Compare: Causal Consistency vs. PRAM: both allow different processes to see different orderings of writes, but causal consistency tracks logical dependencies across processes while PRAM only guarantees ordering within a single process's writes. For example, if process P1 writes X, then process P2 reads X and writes Y, causal consistency requires all observers to see X before Y (because Y causally depends on X). PRAM makes no such guarantee since X and Y came from different processes. Causal is strictly stronger than PRAM.
These models focus on what an individual client or session experiences rather than global system state. They're designed for user-facing applications where perceived consistency matters more than absolute global ordering. Systems often layer these guarantees on top of a weaker base model like eventual consistency.
Compare: Monotonic Read vs. Monotonic Write: both provide "monotonic" guarantees but in opposite directions. Monotonic read ensures you never see older data after seeing newer data; monotonic write ensures your writes are applied in order. A shopping cart system likely needs both: you need your "add item" writes applied in order (monotonic write), and you need to never see your cart revert to a previous state (monotonic read).
When system availability and partition tolerance matter more than immediate consistency, these models accept temporary inconsistencies in exchange for better performance and fault tolerance.
Compare: Strong Consistency vs.
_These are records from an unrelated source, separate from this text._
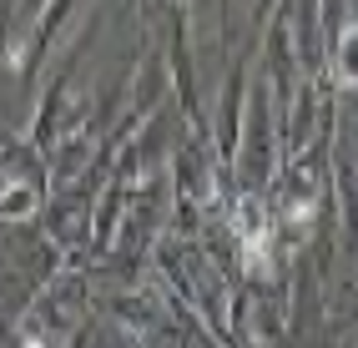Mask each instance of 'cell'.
Here are the masks:
<instances>
[{
  "label": "cell",
  "mask_w": 358,
  "mask_h": 348,
  "mask_svg": "<svg viewBox=\"0 0 358 348\" xmlns=\"http://www.w3.org/2000/svg\"><path fill=\"white\" fill-rule=\"evenodd\" d=\"M232 232H237V242H243V263H248V273H268V252H273V227H268V217L257 212V202H237Z\"/></svg>",
  "instance_id": "6da1fadb"
},
{
  "label": "cell",
  "mask_w": 358,
  "mask_h": 348,
  "mask_svg": "<svg viewBox=\"0 0 358 348\" xmlns=\"http://www.w3.org/2000/svg\"><path fill=\"white\" fill-rule=\"evenodd\" d=\"M338 81H343V86H358V26L343 31V45H338Z\"/></svg>",
  "instance_id": "7a4b0ae2"
}]
</instances>
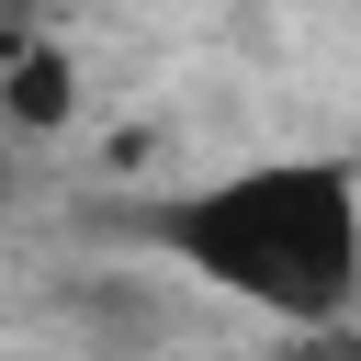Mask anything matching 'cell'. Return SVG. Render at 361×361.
I'll list each match as a JSON object with an SVG mask.
<instances>
[{"label": "cell", "instance_id": "6da1fadb", "mask_svg": "<svg viewBox=\"0 0 361 361\" xmlns=\"http://www.w3.org/2000/svg\"><path fill=\"white\" fill-rule=\"evenodd\" d=\"M135 237L180 282H203L271 327H350V305H361V169L350 158L214 169V180L147 203Z\"/></svg>", "mask_w": 361, "mask_h": 361}, {"label": "cell", "instance_id": "7a4b0ae2", "mask_svg": "<svg viewBox=\"0 0 361 361\" xmlns=\"http://www.w3.org/2000/svg\"><path fill=\"white\" fill-rule=\"evenodd\" d=\"M0 113H11V124H68V56H56V45H11Z\"/></svg>", "mask_w": 361, "mask_h": 361}, {"label": "cell", "instance_id": "3957f363", "mask_svg": "<svg viewBox=\"0 0 361 361\" xmlns=\"http://www.w3.org/2000/svg\"><path fill=\"white\" fill-rule=\"evenodd\" d=\"M68 316H79V327H90V338H124V350H135V338H158V327H169V305H158V293H147V282H124V271H102V282H90V293H79V305H68Z\"/></svg>", "mask_w": 361, "mask_h": 361}, {"label": "cell", "instance_id": "277c9868", "mask_svg": "<svg viewBox=\"0 0 361 361\" xmlns=\"http://www.w3.org/2000/svg\"><path fill=\"white\" fill-rule=\"evenodd\" d=\"M327 361H361V350H327Z\"/></svg>", "mask_w": 361, "mask_h": 361}]
</instances>
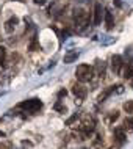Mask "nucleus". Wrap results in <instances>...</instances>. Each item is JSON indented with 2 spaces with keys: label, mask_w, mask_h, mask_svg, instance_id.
Segmentation results:
<instances>
[{
  "label": "nucleus",
  "mask_w": 133,
  "mask_h": 149,
  "mask_svg": "<svg viewBox=\"0 0 133 149\" xmlns=\"http://www.w3.org/2000/svg\"><path fill=\"white\" fill-rule=\"evenodd\" d=\"M132 88H133V82H132Z\"/></svg>",
  "instance_id": "b1692460"
},
{
  "label": "nucleus",
  "mask_w": 133,
  "mask_h": 149,
  "mask_svg": "<svg viewBox=\"0 0 133 149\" xmlns=\"http://www.w3.org/2000/svg\"><path fill=\"white\" fill-rule=\"evenodd\" d=\"M72 93H74L78 99H83L85 96H86L88 91H86V88H85L83 85H74V86H72Z\"/></svg>",
  "instance_id": "0eeeda50"
},
{
  "label": "nucleus",
  "mask_w": 133,
  "mask_h": 149,
  "mask_svg": "<svg viewBox=\"0 0 133 149\" xmlns=\"http://www.w3.org/2000/svg\"><path fill=\"white\" fill-rule=\"evenodd\" d=\"M55 110H58V111H63V110H64V107H63L61 104L58 102V104H56V105H55Z\"/></svg>",
  "instance_id": "aec40b11"
},
{
  "label": "nucleus",
  "mask_w": 133,
  "mask_h": 149,
  "mask_svg": "<svg viewBox=\"0 0 133 149\" xmlns=\"http://www.w3.org/2000/svg\"><path fill=\"white\" fill-rule=\"evenodd\" d=\"M30 50H39L38 41H36V36H33V39H31V44H30Z\"/></svg>",
  "instance_id": "dca6fc26"
},
{
  "label": "nucleus",
  "mask_w": 133,
  "mask_h": 149,
  "mask_svg": "<svg viewBox=\"0 0 133 149\" xmlns=\"http://www.w3.org/2000/svg\"><path fill=\"white\" fill-rule=\"evenodd\" d=\"M66 94H67V91L66 90H61V91L58 93V97H63V96H66Z\"/></svg>",
  "instance_id": "412c9836"
},
{
  "label": "nucleus",
  "mask_w": 133,
  "mask_h": 149,
  "mask_svg": "<svg viewBox=\"0 0 133 149\" xmlns=\"http://www.w3.org/2000/svg\"><path fill=\"white\" fill-rule=\"evenodd\" d=\"M103 17H105L107 30H111L113 27H114V19H113V13H111L110 10H105V14H103Z\"/></svg>",
  "instance_id": "6e6552de"
},
{
  "label": "nucleus",
  "mask_w": 133,
  "mask_h": 149,
  "mask_svg": "<svg viewBox=\"0 0 133 149\" xmlns=\"http://www.w3.org/2000/svg\"><path fill=\"white\" fill-rule=\"evenodd\" d=\"M103 14H105V10L102 8V5L96 3V6H94V25H100L102 24Z\"/></svg>",
  "instance_id": "39448f33"
},
{
  "label": "nucleus",
  "mask_w": 133,
  "mask_h": 149,
  "mask_svg": "<svg viewBox=\"0 0 133 149\" xmlns=\"http://www.w3.org/2000/svg\"><path fill=\"white\" fill-rule=\"evenodd\" d=\"M92 75H94V69L89 66V64H80L77 66V71H75V77H77L78 82H89L92 79Z\"/></svg>",
  "instance_id": "f257e3e1"
},
{
  "label": "nucleus",
  "mask_w": 133,
  "mask_h": 149,
  "mask_svg": "<svg viewBox=\"0 0 133 149\" xmlns=\"http://www.w3.org/2000/svg\"><path fill=\"white\" fill-rule=\"evenodd\" d=\"M17 24H19V19L16 17V16H13V17H10V19H8V21L5 22V31H6V33H13Z\"/></svg>",
  "instance_id": "423d86ee"
},
{
  "label": "nucleus",
  "mask_w": 133,
  "mask_h": 149,
  "mask_svg": "<svg viewBox=\"0 0 133 149\" xmlns=\"http://www.w3.org/2000/svg\"><path fill=\"white\" fill-rule=\"evenodd\" d=\"M124 110H125L127 113H133V100H127V102L124 104Z\"/></svg>",
  "instance_id": "4468645a"
},
{
  "label": "nucleus",
  "mask_w": 133,
  "mask_h": 149,
  "mask_svg": "<svg viewBox=\"0 0 133 149\" xmlns=\"http://www.w3.org/2000/svg\"><path fill=\"white\" fill-rule=\"evenodd\" d=\"M118 118H119V113H118V111H113L111 116H110V121H116Z\"/></svg>",
  "instance_id": "6ab92c4d"
},
{
  "label": "nucleus",
  "mask_w": 133,
  "mask_h": 149,
  "mask_svg": "<svg viewBox=\"0 0 133 149\" xmlns=\"http://www.w3.org/2000/svg\"><path fill=\"white\" fill-rule=\"evenodd\" d=\"M0 64L2 66L6 64V49L5 47H0Z\"/></svg>",
  "instance_id": "ddd939ff"
},
{
  "label": "nucleus",
  "mask_w": 133,
  "mask_h": 149,
  "mask_svg": "<svg viewBox=\"0 0 133 149\" xmlns=\"http://www.w3.org/2000/svg\"><path fill=\"white\" fill-rule=\"evenodd\" d=\"M114 5L119 8V6H121V0H114Z\"/></svg>",
  "instance_id": "5701e85b"
},
{
  "label": "nucleus",
  "mask_w": 133,
  "mask_h": 149,
  "mask_svg": "<svg viewBox=\"0 0 133 149\" xmlns=\"http://www.w3.org/2000/svg\"><path fill=\"white\" fill-rule=\"evenodd\" d=\"M19 108L28 111V113H36L42 108V102L39 99H28V100H22L19 104Z\"/></svg>",
  "instance_id": "f03ea898"
},
{
  "label": "nucleus",
  "mask_w": 133,
  "mask_h": 149,
  "mask_svg": "<svg viewBox=\"0 0 133 149\" xmlns=\"http://www.w3.org/2000/svg\"><path fill=\"white\" fill-rule=\"evenodd\" d=\"M74 19H75V24H77L78 27L88 25V14L85 13L82 8H77V10L74 11Z\"/></svg>",
  "instance_id": "7ed1b4c3"
},
{
  "label": "nucleus",
  "mask_w": 133,
  "mask_h": 149,
  "mask_svg": "<svg viewBox=\"0 0 133 149\" xmlns=\"http://www.w3.org/2000/svg\"><path fill=\"white\" fill-rule=\"evenodd\" d=\"M122 57L121 55H113L111 57V71L114 74H119L121 69H122Z\"/></svg>",
  "instance_id": "20e7f679"
},
{
  "label": "nucleus",
  "mask_w": 133,
  "mask_h": 149,
  "mask_svg": "<svg viewBox=\"0 0 133 149\" xmlns=\"http://www.w3.org/2000/svg\"><path fill=\"white\" fill-rule=\"evenodd\" d=\"M125 126H128V127L133 130V118H127V119H125Z\"/></svg>",
  "instance_id": "a211bd4d"
},
{
  "label": "nucleus",
  "mask_w": 133,
  "mask_h": 149,
  "mask_svg": "<svg viewBox=\"0 0 133 149\" xmlns=\"http://www.w3.org/2000/svg\"><path fill=\"white\" fill-rule=\"evenodd\" d=\"M94 127H96V124H94L92 119H86L82 124V130L85 132V134H91V132H94Z\"/></svg>",
  "instance_id": "1a4fd4ad"
},
{
  "label": "nucleus",
  "mask_w": 133,
  "mask_h": 149,
  "mask_svg": "<svg viewBox=\"0 0 133 149\" xmlns=\"http://www.w3.org/2000/svg\"><path fill=\"white\" fill-rule=\"evenodd\" d=\"M111 149H113V148H111Z\"/></svg>",
  "instance_id": "393cba45"
},
{
  "label": "nucleus",
  "mask_w": 133,
  "mask_h": 149,
  "mask_svg": "<svg viewBox=\"0 0 133 149\" xmlns=\"http://www.w3.org/2000/svg\"><path fill=\"white\" fill-rule=\"evenodd\" d=\"M124 77L125 79L133 77V60H130V61L127 63V69L124 71Z\"/></svg>",
  "instance_id": "f8f14e48"
},
{
  "label": "nucleus",
  "mask_w": 133,
  "mask_h": 149,
  "mask_svg": "<svg viewBox=\"0 0 133 149\" xmlns=\"http://www.w3.org/2000/svg\"><path fill=\"white\" fill-rule=\"evenodd\" d=\"M114 136H116V140H118V143H125V140H127V136H125V134H124V130L122 129H116L114 130Z\"/></svg>",
  "instance_id": "9b49d317"
},
{
  "label": "nucleus",
  "mask_w": 133,
  "mask_h": 149,
  "mask_svg": "<svg viewBox=\"0 0 133 149\" xmlns=\"http://www.w3.org/2000/svg\"><path fill=\"white\" fill-rule=\"evenodd\" d=\"M97 72H99V75L105 74V63L103 61H97Z\"/></svg>",
  "instance_id": "2eb2a0df"
},
{
  "label": "nucleus",
  "mask_w": 133,
  "mask_h": 149,
  "mask_svg": "<svg viewBox=\"0 0 133 149\" xmlns=\"http://www.w3.org/2000/svg\"><path fill=\"white\" fill-rule=\"evenodd\" d=\"M77 116H78V115H77V113H75L74 116H72V118H69V119H67V121H66V126H71V124H72V123H74V121H75V119H77Z\"/></svg>",
  "instance_id": "f3484780"
},
{
  "label": "nucleus",
  "mask_w": 133,
  "mask_h": 149,
  "mask_svg": "<svg viewBox=\"0 0 133 149\" xmlns=\"http://www.w3.org/2000/svg\"><path fill=\"white\" fill-rule=\"evenodd\" d=\"M46 2H47V0H35V3H36V5H44Z\"/></svg>",
  "instance_id": "4be33fe9"
},
{
  "label": "nucleus",
  "mask_w": 133,
  "mask_h": 149,
  "mask_svg": "<svg viewBox=\"0 0 133 149\" xmlns=\"http://www.w3.org/2000/svg\"><path fill=\"white\" fill-rule=\"evenodd\" d=\"M78 55H80V54H78L77 50H69L66 55H64V63H67V64H69V63H74L75 60L78 58Z\"/></svg>",
  "instance_id": "9d476101"
}]
</instances>
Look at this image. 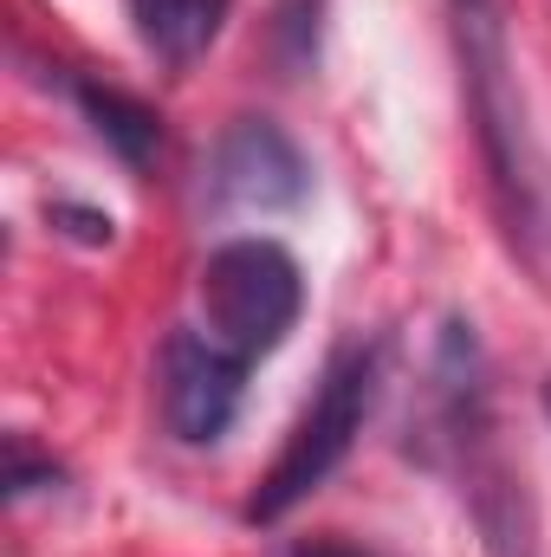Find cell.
<instances>
[{
	"mask_svg": "<svg viewBox=\"0 0 551 557\" xmlns=\"http://www.w3.org/2000/svg\"><path fill=\"white\" fill-rule=\"evenodd\" d=\"M454 39H461L467 111L480 131V156H487L500 214H506L513 240H532L539 234V156H532V131H526V98H519L500 0H454Z\"/></svg>",
	"mask_w": 551,
	"mask_h": 557,
	"instance_id": "1",
	"label": "cell"
},
{
	"mask_svg": "<svg viewBox=\"0 0 551 557\" xmlns=\"http://www.w3.org/2000/svg\"><path fill=\"white\" fill-rule=\"evenodd\" d=\"M195 305H201L195 331L215 350H228L234 363L254 370L260 357H273L279 344L292 337V324L305 311V273H298V260L279 240H267V234H234V240H221L201 260Z\"/></svg>",
	"mask_w": 551,
	"mask_h": 557,
	"instance_id": "2",
	"label": "cell"
},
{
	"mask_svg": "<svg viewBox=\"0 0 551 557\" xmlns=\"http://www.w3.org/2000/svg\"><path fill=\"white\" fill-rule=\"evenodd\" d=\"M377 383H383V344H351V350L325 370L311 409L298 416V428H292L285 447H279V460L267 467V480H260L254 499H247V519H254V525L285 519L292 506H305V499L344 467V454L357 447V434H364V421H370Z\"/></svg>",
	"mask_w": 551,
	"mask_h": 557,
	"instance_id": "3",
	"label": "cell"
},
{
	"mask_svg": "<svg viewBox=\"0 0 551 557\" xmlns=\"http://www.w3.org/2000/svg\"><path fill=\"white\" fill-rule=\"evenodd\" d=\"M311 188L305 149L267 117H241L208 149V208L215 214H285Z\"/></svg>",
	"mask_w": 551,
	"mask_h": 557,
	"instance_id": "4",
	"label": "cell"
},
{
	"mask_svg": "<svg viewBox=\"0 0 551 557\" xmlns=\"http://www.w3.org/2000/svg\"><path fill=\"white\" fill-rule=\"evenodd\" d=\"M156 396H162V428L182 447H215L247 396V363H234L228 350H215L195 324H182L162 344V370H156Z\"/></svg>",
	"mask_w": 551,
	"mask_h": 557,
	"instance_id": "5",
	"label": "cell"
},
{
	"mask_svg": "<svg viewBox=\"0 0 551 557\" xmlns=\"http://www.w3.org/2000/svg\"><path fill=\"white\" fill-rule=\"evenodd\" d=\"M131 20H137V39L162 65H195L221 33L228 0H131Z\"/></svg>",
	"mask_w": 551,
	"mask_h": 557,
	"instance_id": "6",
	"label": "cell"
},
{
	"mask_svg": "<svg viewBox=\"0 0 551 557\" xmlns=\"http://www.w3.org/2000/svg\"><path fill=\"white\" fill-rule=\"evenodd\" d=\"M78 104H85V117L98 124V137L111 143L118 156H131V162H143L149 149H156V117L143 111L137 98H124V91H111V85H78Z\"/></svg>",
	"mask_w": 551,
	"mask_h": 557,
	"instance_id": "7",
	"label": "cell"
},
{
	"mask_svg": "<svg viewBox=\"0 0 551 557\" xmlns=\"http://www.w3.org/2000/svg\"><path fill=\"white\" fill-rule=\"evenodd\" d=\"M292 557H370V552H357V545H338V539H311V545H298Z\"/></svg>",
	"mask_w": 551,
	"mask_h": 557,
	"instance_id": "8",
	"label": "cell"
},
{
	"mask_svg": "<svg viewBox=\"0 0 551 557\" xmlns=\"http://www.w3.org/2000/svg\"><path fill=\"white\" fill-rule=\"evenodd\" d=\"M546 416H551V376H546Z\"/></svg>",
	"mask_w": 551,
	"mask_h": 557,
	"instance_id": "9",
	"label": "cell"
}]
</instances>
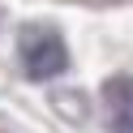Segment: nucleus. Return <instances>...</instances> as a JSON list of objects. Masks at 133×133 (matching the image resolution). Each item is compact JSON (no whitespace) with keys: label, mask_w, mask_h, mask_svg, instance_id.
<instances>
[{"label":"nucleus","mask_w":133,"mask_h":133,"mask_svg":"<svg viewBox=\"0 0 133 133\" xmlns=\"http://www.w3.org/2000/svg\"><path fill=\"white\" fill-rule=\"evenodd\" d=\"M17 56H22L26 77H35V82L60 77L69 64V47H64L60 30H52V26H26L17 35Z\"/></svg>","instance_id":"f257e3e1"},{"label":"nucleus","mask_w":133,"mask_h":133,"mask_svg":"<svg viewBox=\"0 0 133 133\" xmlns=\"http://www.w3.org/2000/svg\"><path fill=\"white\" fill-rule=\"evenodd\" d=\"M103 103L112 112V133H133V77L116 73L103 82Z\"/></svg>","instance_id":"f03ea898"}]
</instances>
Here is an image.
Eventual Consistency: these represent opposite ends of the consistency spectrum. Strong consistency guarantees immediate visibility but requires coordination; eventual consistency maximizes availability but accepts temporary divergence. The CAP theorem tells us that during a network partition, a distributed system must choose between consistency (C) and availability (A). Strong consistency chooses C; eventual consistency chooses A.
| Concept | Best Examples |
|---|---|
| Strictest global ordering | Linearizability, Strong Consistency |
| Global order without real-time | Sequential Consistency |
| Partial ordering by causality | Causal Consistency, PRAM |
| Per-client guarantees | Read-Your-Writes, Session Consistency |
| Monotonic progress | Monotonic Read, Monotonic Write |
| Maximum availability | Eventual Consistency |
| Banking/financial systems | Linearizability, Strong Consistency |
| Social media/DNS | Eventual Consistency |
Which two consistency models both guarantee a global ordering of operations, and what distinguishes them from each other?
A user posts a comment on a social media platform but doesn't see it appear when they refresh. Which client-centric consistency guarantee has been violated?
Compare and contrast Causal Consistency and PRAM Consistency. Under what circumstances would PRAM allow different orderings that Causal Consistency would not?
You're designing a distributed banking system that processes transfers between accounts. Which consistency model would you recommend, and why would eventual consistency be inappropriate?
Explain how Monotonic Read Consistency and Monotonic Write Consistency could both be satisfied in a system that doesn't provide Sequential Consistency. What global guarantee would still be missing?